• _Trecho do documento_:
╭──
3.1 Boa-fé processual

O processo foi concebido para que pessoas envolvidos em alguma contenda pudessem livremente proteger os seus direitos, inclusive com a escolha dos meios idôneos à consecução de seus objetivos.

Mas, "essa liberdade há de ser disciplinada pelo respeito aos fins superiores que inspiram o processo, como método oficial de procura da justa e célere composição do litígio" (JÚNIOR, 2004, p. 80).

É com esse espírito que os artigos 14, 17 e 18 do CPC tentam coibir as condutas inapropriadas das partes e intervenientes, que, ou causam prejuízo latente à parte contrária ou, no mínimo, causam um atraso indevido ao andamento do processo.

Não se pode negar, sublinhe-se, a aplicabilidade dos referidos dispositivos ao processo do trabalho. O artigo 769 da CLT admite a entrada do processo civil comum na seara trabalhista no caso de omissão. Ipsis litteris: "Art. 769 - Nos casos omissos, o direito processual comum será fonte subsidiária do direito processual do trabalho, exceto naquilo em que for incompatível com as normas deste Título".

Conforme leciona Bezerra Leite (2009), as lacunas que dão margem à aplicação subsidiária do direito processual comum ao processo do trabalho podem ser as tradicionais lacunas normativas, mas também as ontológicas e as axiológicas [02].
╰──
• _Dados fornecidos_:
╭──
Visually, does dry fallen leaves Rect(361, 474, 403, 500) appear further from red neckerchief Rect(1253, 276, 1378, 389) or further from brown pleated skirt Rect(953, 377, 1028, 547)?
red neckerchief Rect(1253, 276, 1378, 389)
╰──
• _Enunciado do exercício_:
**A.** Reproduza, no trecho sobre boa-fé processual, a passagem de "É com esse espírito" até "andamento do processo.".
**B.** Liste todos os artigos de lei citados no trecho sobre boa-fé processual, indicando o código ou a consolidação a que cada um pertence.

• _Respostas fornecidas_:
**A.**
É com esse espírito que os artigos 14, 17 e 18 do CPC tentam coibir as condutas inapropriadas das partes e intervenientes, que, ou causam prejuízo latente à parte contrária ou, no mínimo, causam um atraso indevido ao andamento do processo.

**B.**
- Artigo 14 do CPC
- Artigo 17 do CPC
- Artigo 18 do CPC
- Artigo 769 da CLT